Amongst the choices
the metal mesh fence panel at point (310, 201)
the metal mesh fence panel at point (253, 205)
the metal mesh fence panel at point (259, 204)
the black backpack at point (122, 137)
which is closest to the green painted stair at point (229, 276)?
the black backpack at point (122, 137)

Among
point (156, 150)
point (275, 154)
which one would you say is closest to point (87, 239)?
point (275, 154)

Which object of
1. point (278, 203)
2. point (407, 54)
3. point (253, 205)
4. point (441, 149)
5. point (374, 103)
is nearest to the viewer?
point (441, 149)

____

**PROMPT:**
All lines from the line containing "Which object of" through the end of the listing above are to be duplicated exactly; include both ends and nothing further.

**WRITTEN RESPONSE:**
Which object of
1. point (278, 203)
2. point (407, 54)
3. point (253, 205)
4. point (441, 149)
5. point (374, 103)
is nearest to the viewer?
point (441, 149)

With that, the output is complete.